LOL .. I will talk to my boss again during our staff meetings tomorrow ;-)

Also, I assume this driver will be in future releases of all Proxmox releases, correct?

works in the current 2.6.32 kernel branch for Proxmox 1.x, based on squeeze (does not work in the 2.6.18er and the current 2.6.35er.)

And, any chance that the Areca 1880 series will be included? That one blows the adaptec away! (we built a custom kernel, but are not looking forward rebuilding on each kernel update)

Thanks again!

as far as I see the needed module is all kernels later 2.6.37/38. the current arcmsr module in squeeze does not support it (yet).
 
Here we go: http://forum.proxmox.com/threads/6521-New-Proxmox-VE-1.8-ISO-with-latest-packages

Adaptec 6 series works out of the box, waiting for your feedback and test results.

I have an Adaptec 6405 running for a couple weeks now. Maybe I'm being a knucklehead and overlooking something but, according to Adaptec documentation, LVM partitioning isn't supported with the 6 series cards under Debian. My understanding is the bare-metal installer creates LVM partitions by default. Wouldn't the installer fail? I attempted a plain Debian 5 install with LVM on the raid array and, while the install looked successful, the machine wouldn't boot.

The way I got everything working was by installing Debian 5 on ext3 and then installing Proxmox VE from the repository. Obviously, I don't have any of the advantages that LVM would provide with this configuration. I turned on a snapshot backup in addition to a sleep/resume backup. The snapshot never shows an error, and the size looks correct, but I really don't know if the snapshot would work if I tried to restore which is why I do both.

Do you have a recommendation of a better way to set this up or is my understanding of the bare-metal installer, LVM, and snapshot backups wrong?
 
I have an Adaptec 6405 running for a couple weeks now. Maybe I'm being a knucklehead and overlooking something but, according to Adaptec documentation, LVM partitioning isn't supported with the 6 series cards under Debian. ...

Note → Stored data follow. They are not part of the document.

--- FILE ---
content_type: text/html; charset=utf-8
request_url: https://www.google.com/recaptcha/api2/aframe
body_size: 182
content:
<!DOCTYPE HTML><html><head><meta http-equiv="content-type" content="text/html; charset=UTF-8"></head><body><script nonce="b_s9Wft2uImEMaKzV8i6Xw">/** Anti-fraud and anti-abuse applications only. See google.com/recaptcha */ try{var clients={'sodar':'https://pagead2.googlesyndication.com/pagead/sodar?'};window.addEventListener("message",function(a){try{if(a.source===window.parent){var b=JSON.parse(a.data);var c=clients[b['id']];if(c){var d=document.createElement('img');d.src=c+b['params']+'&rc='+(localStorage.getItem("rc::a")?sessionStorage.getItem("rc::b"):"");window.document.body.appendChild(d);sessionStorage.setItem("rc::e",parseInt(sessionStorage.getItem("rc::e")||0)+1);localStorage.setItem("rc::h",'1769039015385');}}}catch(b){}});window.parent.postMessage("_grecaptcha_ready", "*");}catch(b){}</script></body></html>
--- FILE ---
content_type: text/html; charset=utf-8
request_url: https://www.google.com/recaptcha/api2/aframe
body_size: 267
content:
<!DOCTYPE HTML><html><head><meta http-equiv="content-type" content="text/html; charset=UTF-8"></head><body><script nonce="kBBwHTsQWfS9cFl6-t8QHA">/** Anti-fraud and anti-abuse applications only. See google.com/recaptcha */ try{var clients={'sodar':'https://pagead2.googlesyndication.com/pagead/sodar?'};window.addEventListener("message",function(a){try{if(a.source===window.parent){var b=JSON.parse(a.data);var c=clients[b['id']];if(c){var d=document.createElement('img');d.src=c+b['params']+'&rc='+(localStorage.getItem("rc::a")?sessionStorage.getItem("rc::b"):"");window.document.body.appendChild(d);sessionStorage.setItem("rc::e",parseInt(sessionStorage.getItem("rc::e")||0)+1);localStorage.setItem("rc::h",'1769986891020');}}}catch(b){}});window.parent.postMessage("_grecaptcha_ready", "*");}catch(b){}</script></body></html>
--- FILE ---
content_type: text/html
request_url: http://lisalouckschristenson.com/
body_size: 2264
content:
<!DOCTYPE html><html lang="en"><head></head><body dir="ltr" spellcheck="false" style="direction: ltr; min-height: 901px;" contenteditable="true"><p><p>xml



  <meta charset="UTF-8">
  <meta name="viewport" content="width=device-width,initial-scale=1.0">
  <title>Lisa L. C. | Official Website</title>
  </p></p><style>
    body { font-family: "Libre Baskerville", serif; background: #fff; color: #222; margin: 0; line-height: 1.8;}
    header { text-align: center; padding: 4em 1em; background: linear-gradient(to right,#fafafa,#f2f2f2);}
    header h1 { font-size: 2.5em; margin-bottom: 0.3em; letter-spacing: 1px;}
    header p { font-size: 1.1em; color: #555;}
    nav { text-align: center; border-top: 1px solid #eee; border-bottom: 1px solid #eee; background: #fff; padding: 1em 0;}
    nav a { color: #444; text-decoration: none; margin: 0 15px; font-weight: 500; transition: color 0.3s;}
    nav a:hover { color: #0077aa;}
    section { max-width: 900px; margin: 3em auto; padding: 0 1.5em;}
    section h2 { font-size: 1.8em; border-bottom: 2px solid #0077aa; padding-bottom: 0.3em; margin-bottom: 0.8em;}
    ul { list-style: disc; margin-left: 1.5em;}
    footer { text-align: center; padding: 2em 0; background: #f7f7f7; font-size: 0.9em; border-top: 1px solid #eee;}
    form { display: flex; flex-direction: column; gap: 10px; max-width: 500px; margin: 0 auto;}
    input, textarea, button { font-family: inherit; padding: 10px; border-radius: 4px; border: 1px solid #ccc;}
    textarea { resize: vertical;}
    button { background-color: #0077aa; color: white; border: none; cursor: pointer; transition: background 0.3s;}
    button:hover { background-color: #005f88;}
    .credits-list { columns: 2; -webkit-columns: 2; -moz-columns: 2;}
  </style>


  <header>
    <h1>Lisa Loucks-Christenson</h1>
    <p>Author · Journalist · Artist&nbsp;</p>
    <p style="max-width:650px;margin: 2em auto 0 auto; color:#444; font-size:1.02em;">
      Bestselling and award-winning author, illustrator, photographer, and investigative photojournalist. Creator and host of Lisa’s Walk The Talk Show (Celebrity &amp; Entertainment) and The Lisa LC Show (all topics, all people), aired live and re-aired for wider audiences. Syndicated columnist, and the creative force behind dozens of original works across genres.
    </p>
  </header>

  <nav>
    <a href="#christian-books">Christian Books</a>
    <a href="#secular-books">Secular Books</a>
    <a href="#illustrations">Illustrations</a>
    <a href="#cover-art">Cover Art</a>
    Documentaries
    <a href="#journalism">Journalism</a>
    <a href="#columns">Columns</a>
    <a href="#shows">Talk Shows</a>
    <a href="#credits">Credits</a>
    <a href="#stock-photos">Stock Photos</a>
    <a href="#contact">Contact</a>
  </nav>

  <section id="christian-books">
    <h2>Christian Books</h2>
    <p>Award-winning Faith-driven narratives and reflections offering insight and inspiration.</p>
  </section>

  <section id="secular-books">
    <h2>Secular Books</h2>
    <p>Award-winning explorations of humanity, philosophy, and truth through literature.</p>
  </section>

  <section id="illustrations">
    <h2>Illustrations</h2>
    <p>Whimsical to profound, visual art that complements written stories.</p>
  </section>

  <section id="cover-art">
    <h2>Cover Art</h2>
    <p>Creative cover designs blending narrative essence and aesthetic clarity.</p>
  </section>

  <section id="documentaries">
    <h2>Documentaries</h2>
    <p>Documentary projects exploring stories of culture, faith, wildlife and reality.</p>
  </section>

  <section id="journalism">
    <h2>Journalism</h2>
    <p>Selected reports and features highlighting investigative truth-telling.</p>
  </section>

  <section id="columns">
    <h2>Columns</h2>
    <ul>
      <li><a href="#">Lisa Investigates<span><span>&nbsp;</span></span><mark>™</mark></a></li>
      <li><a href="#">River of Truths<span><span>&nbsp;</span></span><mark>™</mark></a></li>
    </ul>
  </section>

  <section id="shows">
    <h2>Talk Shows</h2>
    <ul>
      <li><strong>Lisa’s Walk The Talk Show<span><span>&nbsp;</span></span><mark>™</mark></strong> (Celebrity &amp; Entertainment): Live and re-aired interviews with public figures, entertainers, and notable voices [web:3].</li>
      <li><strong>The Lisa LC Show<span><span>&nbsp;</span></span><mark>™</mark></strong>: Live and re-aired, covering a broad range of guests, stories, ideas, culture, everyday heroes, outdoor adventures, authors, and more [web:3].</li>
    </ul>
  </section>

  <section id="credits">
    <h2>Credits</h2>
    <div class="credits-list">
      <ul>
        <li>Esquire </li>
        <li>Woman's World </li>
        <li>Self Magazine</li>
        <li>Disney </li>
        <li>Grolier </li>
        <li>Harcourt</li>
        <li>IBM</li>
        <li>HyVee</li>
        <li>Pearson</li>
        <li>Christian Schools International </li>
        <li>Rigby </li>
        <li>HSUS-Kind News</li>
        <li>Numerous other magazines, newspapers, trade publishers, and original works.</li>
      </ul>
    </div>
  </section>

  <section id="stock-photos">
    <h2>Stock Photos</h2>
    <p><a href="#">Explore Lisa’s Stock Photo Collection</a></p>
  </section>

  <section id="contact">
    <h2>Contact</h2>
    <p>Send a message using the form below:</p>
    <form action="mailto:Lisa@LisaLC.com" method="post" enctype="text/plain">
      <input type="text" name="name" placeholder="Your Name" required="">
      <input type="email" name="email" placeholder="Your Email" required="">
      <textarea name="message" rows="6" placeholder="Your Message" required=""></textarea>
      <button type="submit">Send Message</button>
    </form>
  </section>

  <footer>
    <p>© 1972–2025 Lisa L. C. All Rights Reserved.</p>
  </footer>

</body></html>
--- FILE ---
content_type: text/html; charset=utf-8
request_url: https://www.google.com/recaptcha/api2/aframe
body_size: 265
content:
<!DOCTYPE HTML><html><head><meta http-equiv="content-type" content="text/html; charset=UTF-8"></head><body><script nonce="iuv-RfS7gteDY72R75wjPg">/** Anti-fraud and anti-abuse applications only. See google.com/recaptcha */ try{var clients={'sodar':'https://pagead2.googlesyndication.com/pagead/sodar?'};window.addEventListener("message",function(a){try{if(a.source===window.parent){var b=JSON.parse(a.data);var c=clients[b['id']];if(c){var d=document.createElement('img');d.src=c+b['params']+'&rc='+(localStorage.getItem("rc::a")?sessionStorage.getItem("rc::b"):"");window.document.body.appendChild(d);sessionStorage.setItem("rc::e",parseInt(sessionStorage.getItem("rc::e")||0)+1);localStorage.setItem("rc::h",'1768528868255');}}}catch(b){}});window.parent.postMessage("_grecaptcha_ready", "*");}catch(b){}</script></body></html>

pls point me to this docu, I can´t believe that. we got a 6805 in our test lab, works here.
 
thanks for the link, you are right, quite strange. but probably this points to an old driver (aacraid 1.1.5). I installed LVM partitioning (just ISO installer from today) without problems.
 
thanks for the link, you are right, quite strange. but probably this points to an old driver (aacraid 1.1.5). I installed LVM partitioning (just ISO installer from today) without problems.

Thanks for the follow up and confirmation that this works fully. I'll be using the new ISO and attempting a bare-metal install with the 6405 this weekend.
 
pls report your results, would be nice if you can also post the results of pveperf (include your hardware details).